Mattias Tesfaye muss Verbesserungen versprechen, weil die sozialdemokratische Minderheitsregierung auf die Unterstützung von drei Parteien des linken Lagers angewiesen ist, um im Folketing eine Mehrheit zu bekommen. Die Zugeständnisse dürfen aber nicht zu groß sein, damit die Sozialdemokraten ihre neu gewonnenen rechten Wähler nicht verlieren. Zunächst einmal sind es symbolische Änderungen.
Hilfsorganisationen lehnen den Begriff "Ghetto" ab
So hatte Mattias Tesfayes rechtsliberale Amtsvorgängerin auf ihrer Website einen Ticker, der die gesetzlichen Verschärfungen im Ausländerrecht zählte. Bei Nummer 50 gab es im Internet symbolisch Torte. Bei Nummer 114 nahm Mattias Tesfaye den Ticker vom Netz. Nun kündigte der neue Wohnungsbauminister Kaare Dybvad in einer Fernsehsendung an, den Begriff "Ghetto" vermeiden zu wollen.
"Den Begriff 'Ghetto' verbindet man heute mit Städten wie Baltimore, Chicago oder Detroit. Sundparken in Horsens ist weit entfernt davon.

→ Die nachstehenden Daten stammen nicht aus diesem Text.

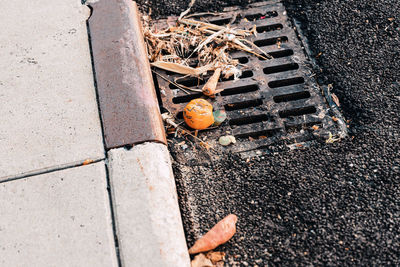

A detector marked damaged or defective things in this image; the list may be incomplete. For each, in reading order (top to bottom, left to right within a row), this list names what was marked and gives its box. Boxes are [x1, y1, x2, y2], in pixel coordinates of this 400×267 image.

rusty metal strip [88, 0, 166, 149]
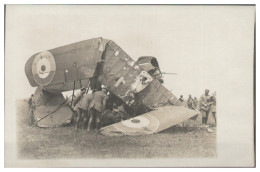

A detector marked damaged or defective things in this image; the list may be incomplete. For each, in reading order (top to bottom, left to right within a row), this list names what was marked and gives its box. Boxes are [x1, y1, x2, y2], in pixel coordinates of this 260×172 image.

crashed airplane [25, 37, 198, 136]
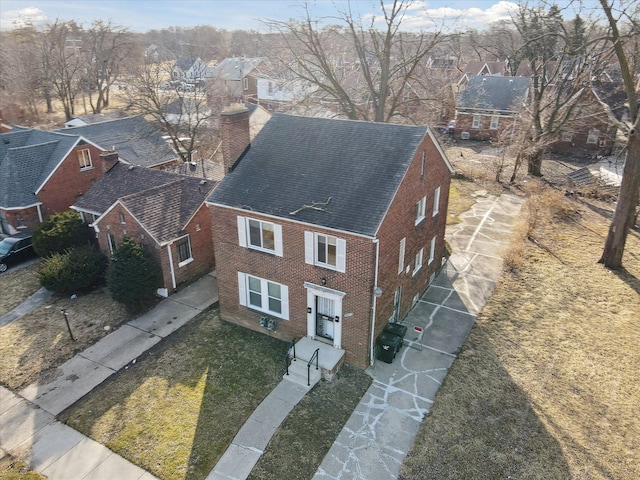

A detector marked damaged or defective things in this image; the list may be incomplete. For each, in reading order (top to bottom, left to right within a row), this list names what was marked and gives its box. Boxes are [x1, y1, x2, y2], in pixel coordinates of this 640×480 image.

cracked driveway [312, 193, 524, 480]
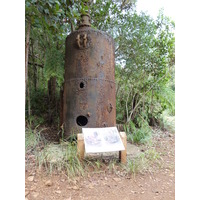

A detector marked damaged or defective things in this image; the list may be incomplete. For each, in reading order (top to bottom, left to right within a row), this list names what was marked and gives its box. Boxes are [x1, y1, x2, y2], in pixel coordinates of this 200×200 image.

rusted cylindrical tank [62, 14, 115, 138]
rusty metal boiler [62, 14, 115, 138]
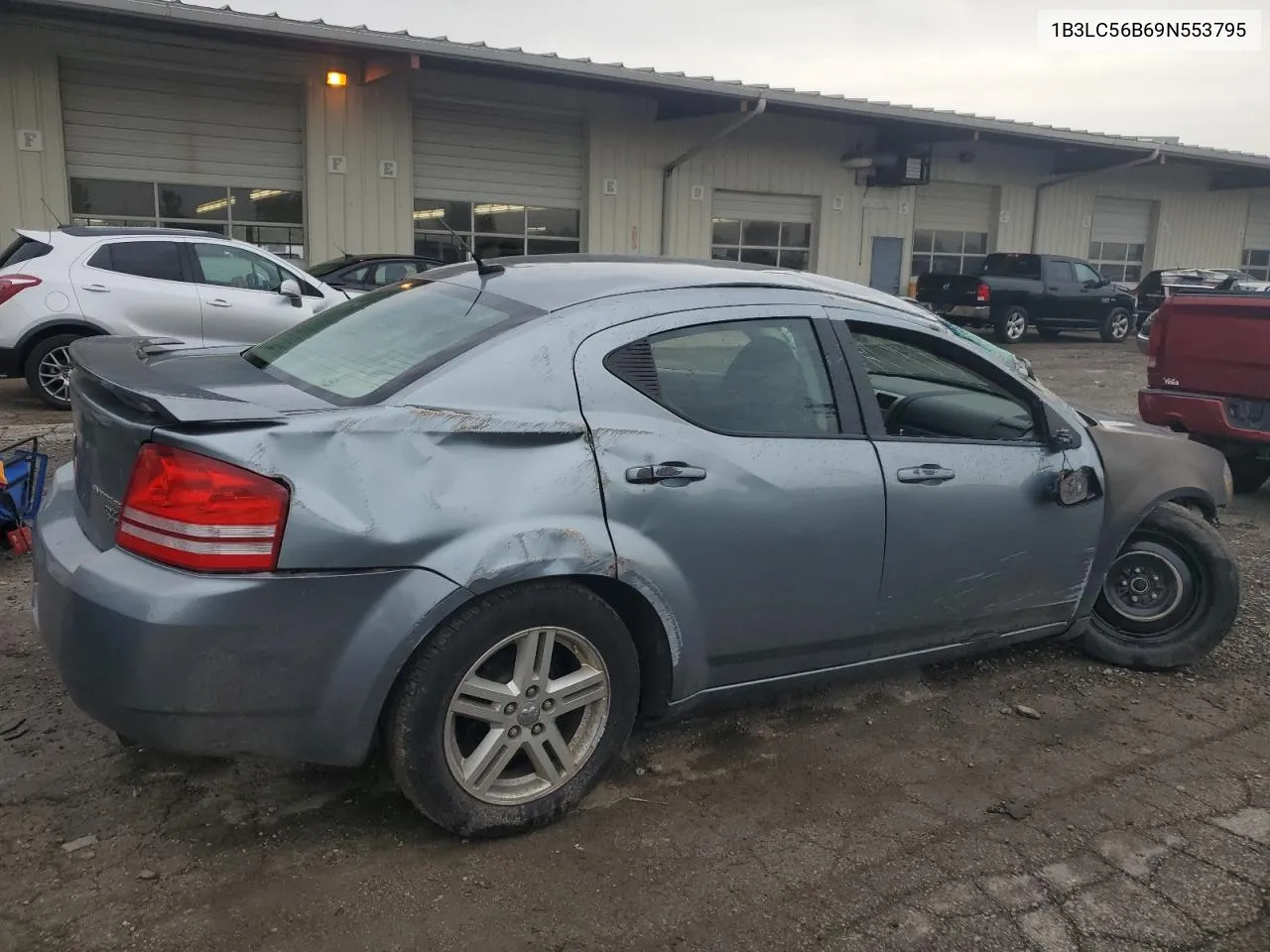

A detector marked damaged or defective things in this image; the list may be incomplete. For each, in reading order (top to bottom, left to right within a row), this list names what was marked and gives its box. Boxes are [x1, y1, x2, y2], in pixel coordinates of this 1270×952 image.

damaged gray sedan [32, 256, 1238, 837]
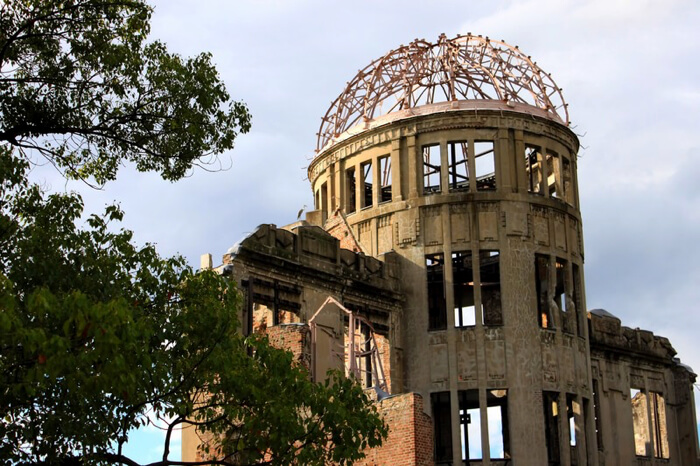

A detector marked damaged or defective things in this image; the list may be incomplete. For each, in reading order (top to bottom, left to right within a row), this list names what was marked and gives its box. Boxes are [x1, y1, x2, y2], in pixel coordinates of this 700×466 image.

damaged facade [182, 34, 700, 464]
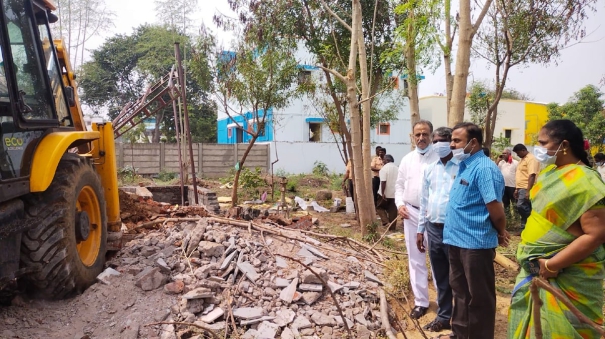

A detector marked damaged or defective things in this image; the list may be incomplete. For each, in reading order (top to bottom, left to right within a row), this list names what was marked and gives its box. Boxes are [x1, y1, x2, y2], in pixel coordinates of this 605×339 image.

broken concrete slab [236, 262, 260, 282]
broken concrete slab [278, 278, 298, 304]
broken concrete slab [201, 308, 224, 324]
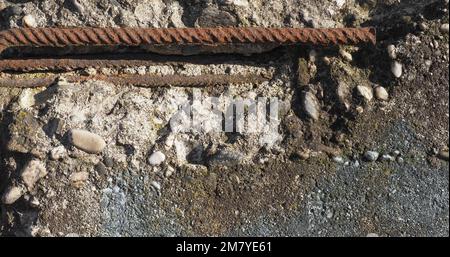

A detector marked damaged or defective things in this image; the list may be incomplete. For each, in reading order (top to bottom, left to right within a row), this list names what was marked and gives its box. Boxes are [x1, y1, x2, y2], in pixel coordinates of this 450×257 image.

rusted steel rebar [0, 26, 376, 54]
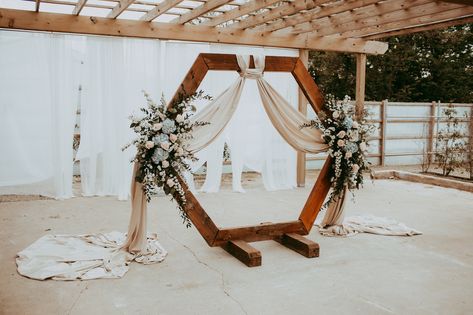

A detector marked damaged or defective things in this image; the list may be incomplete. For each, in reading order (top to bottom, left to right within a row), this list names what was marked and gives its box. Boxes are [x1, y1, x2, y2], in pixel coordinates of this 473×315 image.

cracked concrete slab [0, 177, 472, 314]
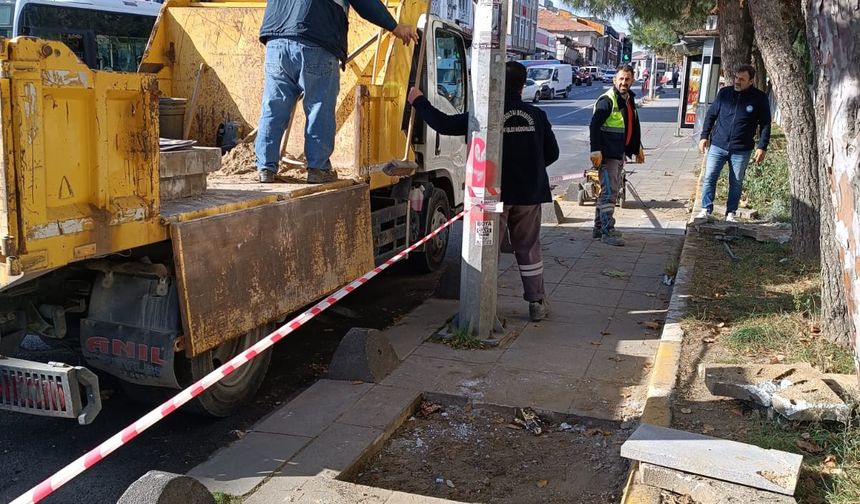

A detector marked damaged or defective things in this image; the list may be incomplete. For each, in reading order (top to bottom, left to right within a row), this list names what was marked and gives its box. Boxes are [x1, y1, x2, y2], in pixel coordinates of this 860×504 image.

broken concrete slab [326, 326, 400, 382]
broken concrete slab [704, 364, 848, 424]
broken concrete slab [820, 372, 860, 404]
broken concrete slab [620, 424, 804, 494]
broken concrete slab [640, 462, 800, 504]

Die Menschen, die wir mit an Bord haben wollen, alle privaten Hilfsorganisationen und ehrenamtlichen Helfer in unserer Wohlfahrtsgesellschaft, tun sich schwer mit diesem Begriff. Weil es für sie wichtig ist, ist es auch für mich wichtig."
In einer schnellen Umfrage nach der Sendung waren 64 Prozent der Dänen dafür, den Begriff "Ghetto" zu vermeiden.
Die neue Regierung setzt das Ghetto-Gesetz der Vorgängerregierung um
Inhaltlich setzt die neue Regierung das Ghetto-Gesetz der Vorgängerregierung aber um. Zum Schuljahresbeginn, am ersten August, treten zwei Maßnahmen des "Ghetto-Pakets" in Kraft: In Schulen, wo über 30 Prozent der Schüler aus "Ghettos" kommen, müssen Kinder in der Vorschulklasse einen Sprachtest bestehen, um in die erste Klasse eingeschult werden zu dürfen. Gleichzeitig wird eine Abwesenheitsstrafe eingeführt: Wenn Schüler mehr als 15 Prozent der Unterrichtszeit abwesend sind, soll die Kommune den Familien das Kindergeld streichen. Dies soll insbesondere Familien ausländischer Herkunft treffen, die monatelang im Ursprungsland Urlaub machen.